A friend once taught me the principle of a Value Circle he learned from Smart Couples Finish Rich. The idea behind a Value Circle is to decide the five values most important to you. Then, when making decisions large or small, you can use those values to clarify your options and feel more sure of your final choices.
My values are:
Clarifying these values has made it much easier for me to design my life with intention.
ASPIRE TO BE FREE
In December of 2007, I saw the movie Into the Wild and was inspired to quit my job as co-owner of a computer service company. I knew I wanted more freedom, but I wasn’t quite sure how to get there. Eventually, I started an Internet marketing company, which allowed me to help small business owners while working from home (or anywhere else, really).
The journey wasn’t easy. I spent months working on my business during the day and working overnights at a Marriott to pay the bills. And I was all but bankrupt by March of 2008 (it took 3 months to get my first client). But I’m happy I made the decision I did. I now call my black Puma bag my office and can work from most anywhere. I moved to Chicago without needing to change jobs, and I’ll do the same to Des Moines and again to Austin over the next few months.
I’ve made several unconventional choices in my personal and business life to avoid the trivial. Not getting bogged down in the day to day details allows me to live a more exciting life, and also gives me more time to spend with my family and friends. And while not entirely avoidable, I now enjoy the few mundane tasks I do because they serve as a moment of Zen.

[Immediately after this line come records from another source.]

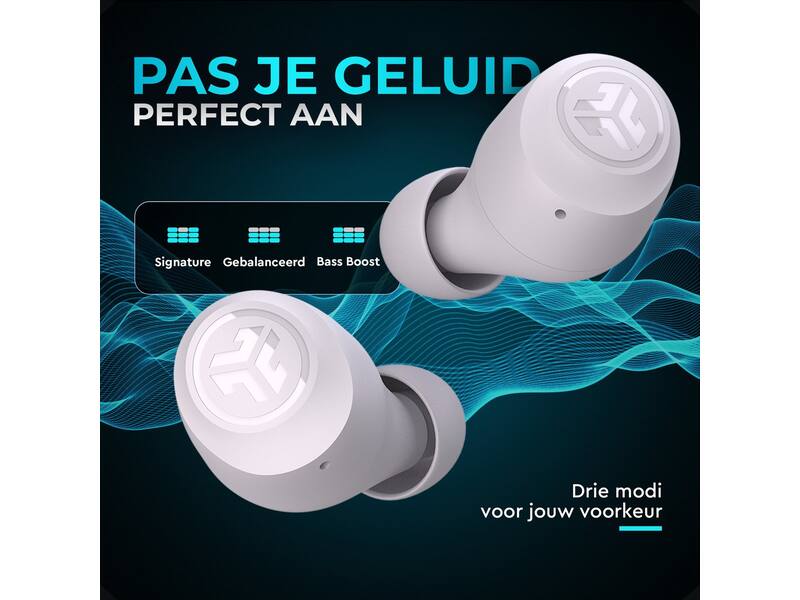 JLab Go Air Pop True Wireless Paars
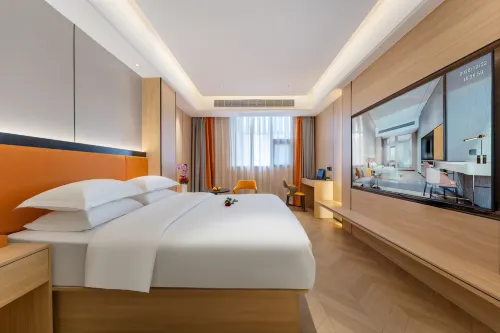 Bloom Hotel (Wuzhou Sun Plaza Branch) - Badekar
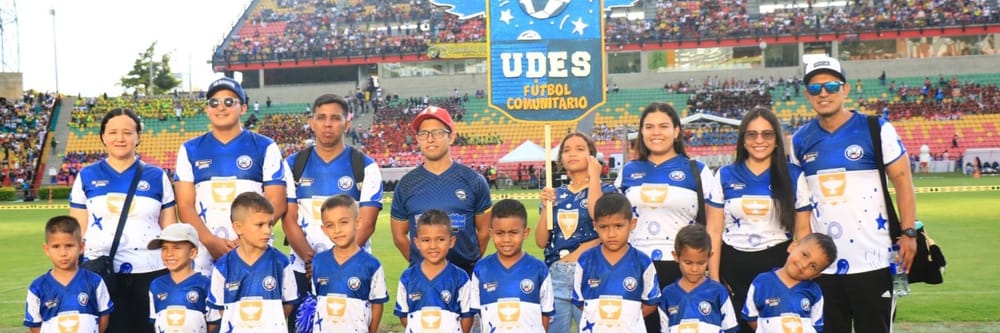 El sueño infantil que transforma la comunidad a través del fútbol imagen de la publicación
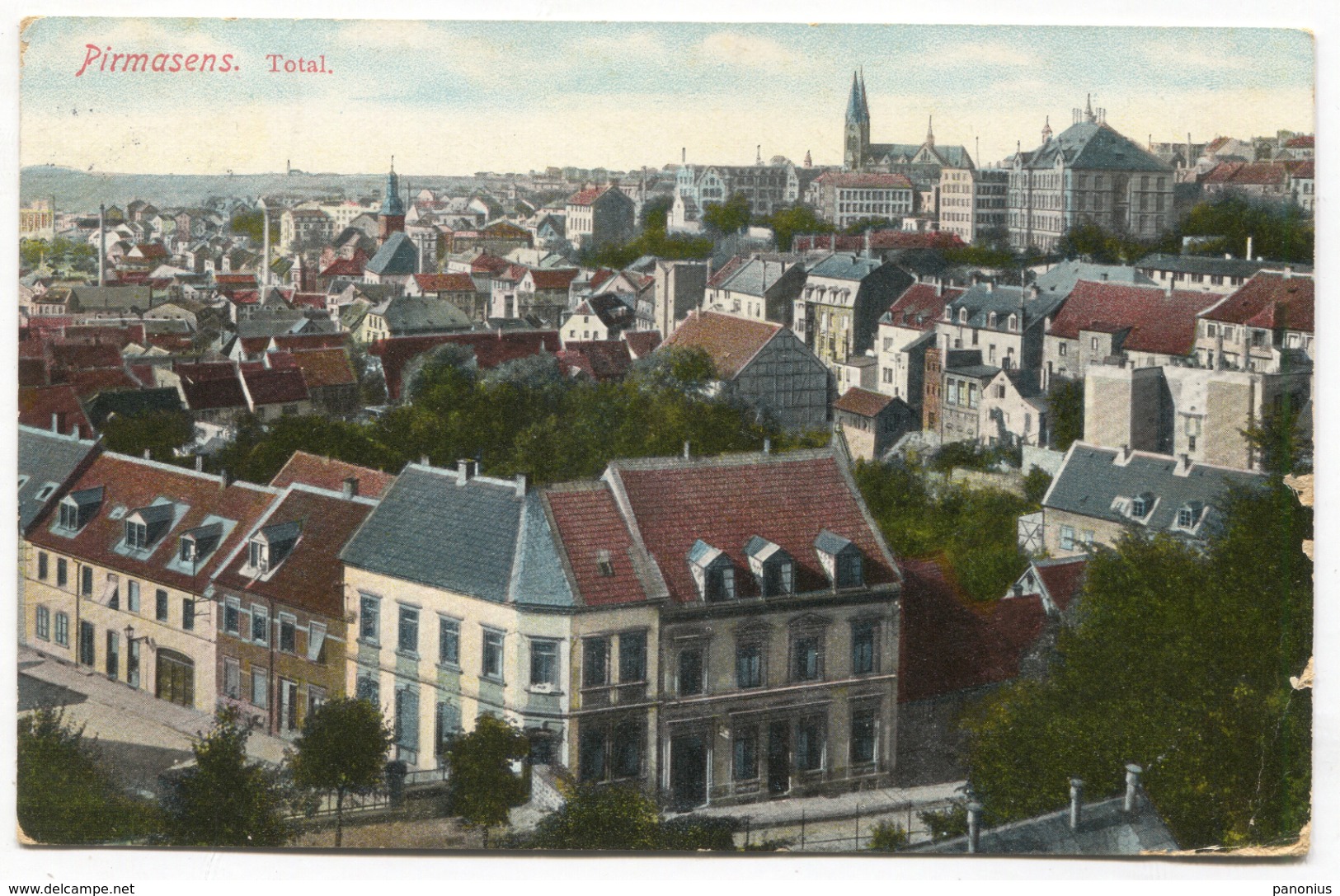 PIRMASENS - GERMANY, Year 1912 - Pirmasens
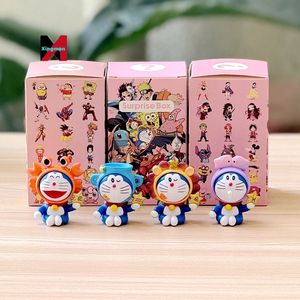 Figura Clásica <span class=keywords><strong>de</strong></span> <span class=keywords><strong>Doraemon</strong></span> <span class=keywords><strong>de</strong></span> los 12 Signos del Zodiaco, Adorno para Coche, Juguete <span class=keywords><strong>de</strong></span> Gato Azul para Niños - Product Image 4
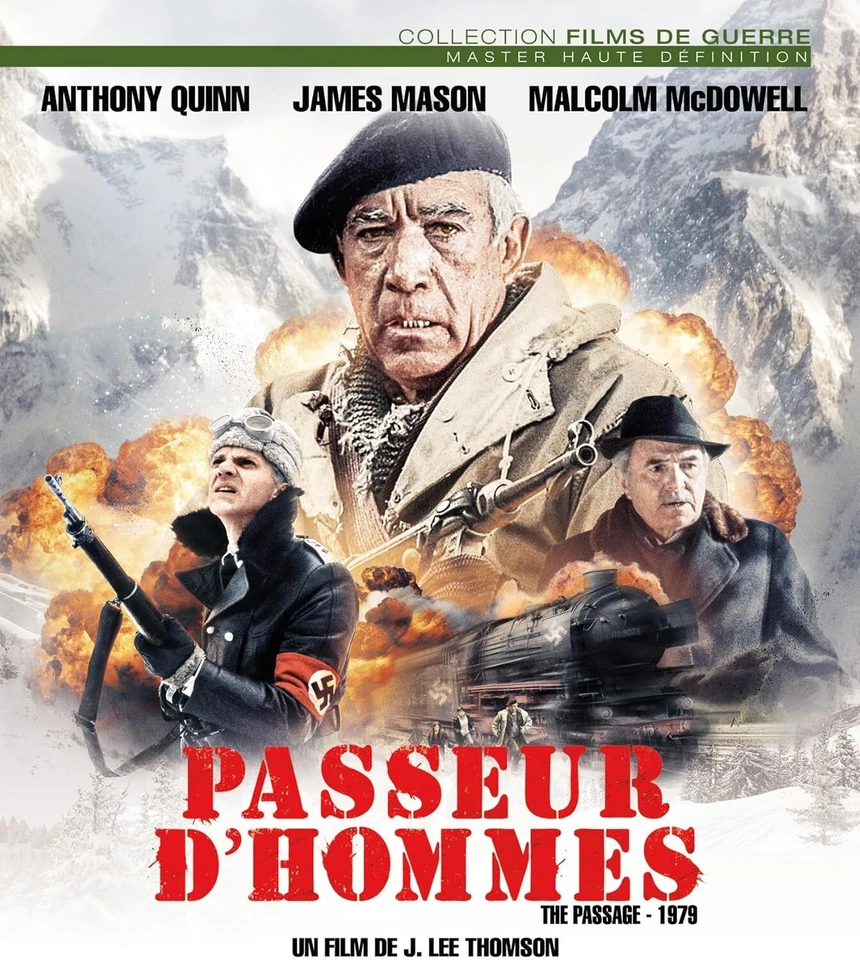 THE PASSAGE *1979 / REMASTERED IN HD / Anthony Quinn  / James Mason* NEW Blu-ray - Image 1 of 1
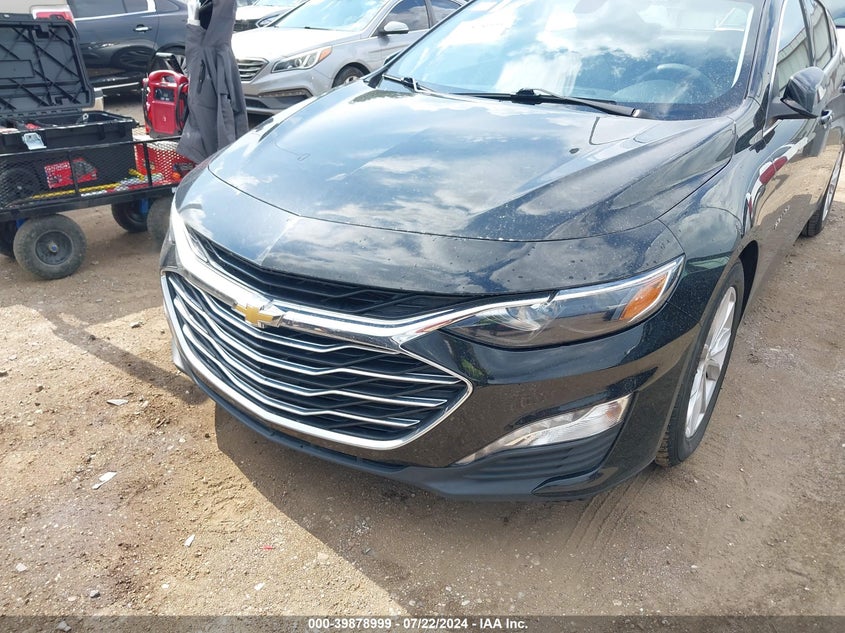 2022 Chevrolet Malibu Fwd Lt VIN: 1G1ZD5ST8NF169518 Lot: 39878999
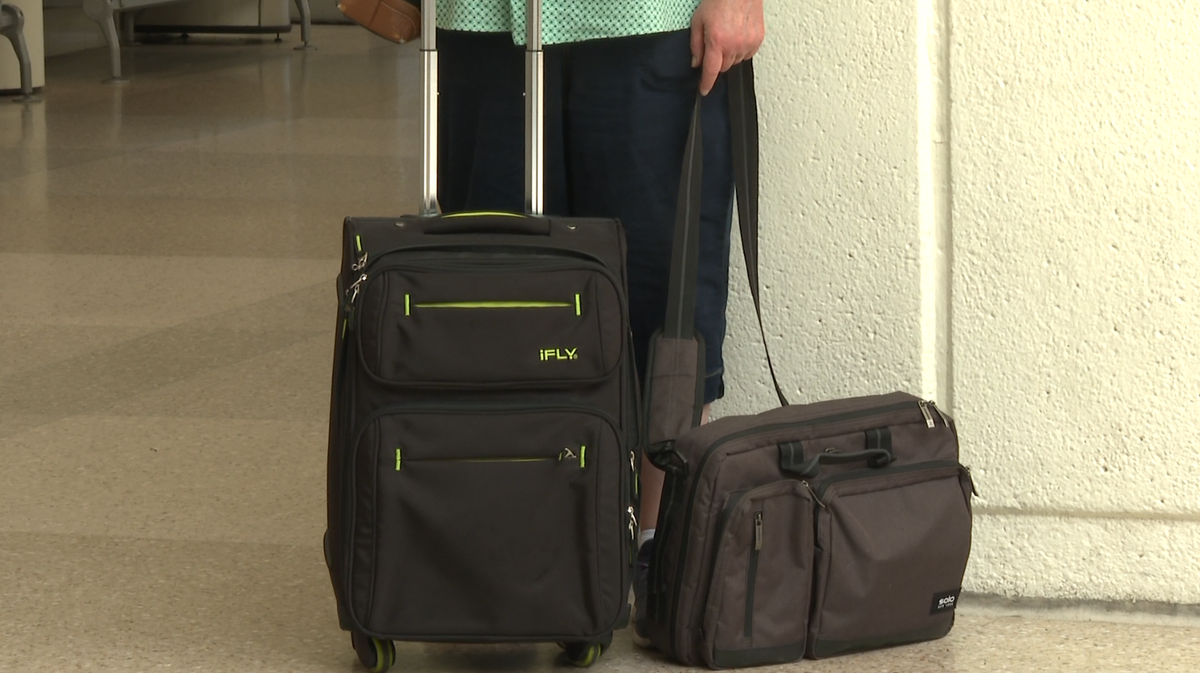 Louisville's international airport sees holiday weekend travel surge
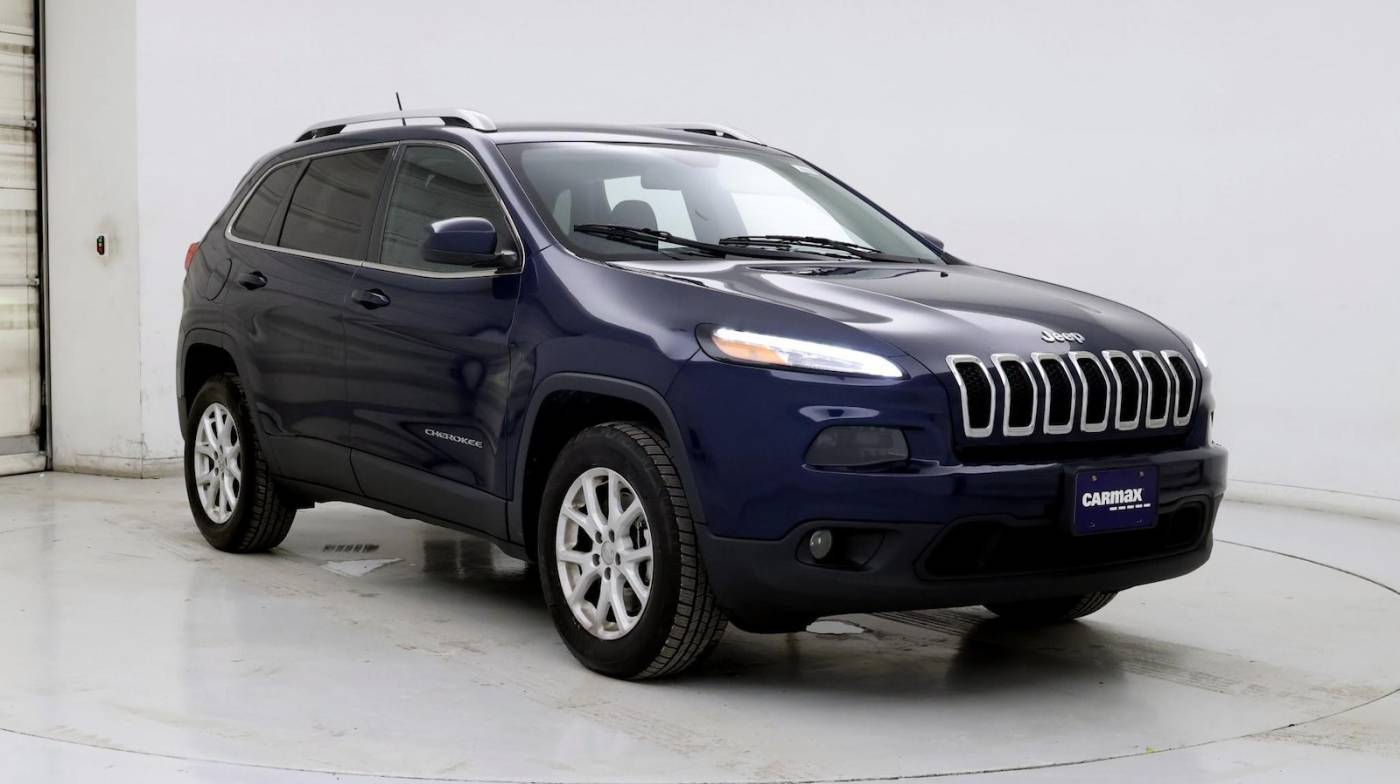 2018 Jeep Cherokee Latitude — SUV — 85,551 mi — White Marsh, MD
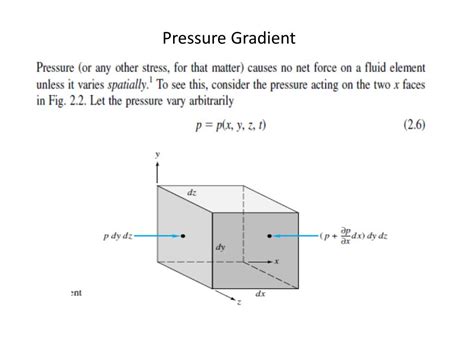 PPT - Pressure Gradient PowerPoint Presentation, free download - ID:2786065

One way I’m avoiding the trivial is getting rid of paper! Two years ago, I read a book called Getting Things Done (or GTD). I learned a lot of great productivity concepts from that book, but I also gained a fetish for filing, labeling and storing every paper in sight. It’s two years later, and I can count on my hands the number of times I’ve needed something from the filing cabinet. It’s a poor use of time and energy.
Instead of having a standard postal address, I use a service called Earth Class Mail that receives my “snail mail” and emails it to me. When I move, I no longer need to worry about switching over my billing address, alerting family and friends or updating clients. My mom still demands my “real address”, however, so she can send holiday greetings and thank-you cards 🙂
I no longer accept checks from customers. They can pay all their invoices online using a service called Freshbooks. With online billing, I avoid the stress of checks getting lost in the mail, visits to the post office or reconciling checks to invoices.
And instead of GTD, I now try to practice Zen to Done.
GYM IS A REQUIRED CLASS
I wasn’t always a healthy person. I worked at a music venue during college and found myself eating General Tso’s chicken every day and partying in smoky bars every night. But after graduation, I realized I was happiest when I felt good. And I felt my best when I ate healthy and exercised. I now consider health as part of my personal growth…but it’s an ongoing process.
But there are things I still need to work on, too. I’d like to learn Yoga for a more balanced body. I eventually want to convert to an entirely whole foods, plant based diet. And I spend far too many nights in Chicago bars for my own good.
THE POWER OF LESS
I am happiest when I own only what’s essential to me, and nothing more. Things have a cost beyond the purchase price. Things take time to move, clean, maintain and store. And more things require more space. Making under my life is an ongoing process and I still have lapses of judgment. (I came home with a knife sharpener the other day…although spending under $10 at Ikea was a feat). Most importantly, fewer things allow me the freedom to travel or move without worrying about the stuff I’m leaving behind.
Right now, I don’t even have a place to live. Now that’s the power of less.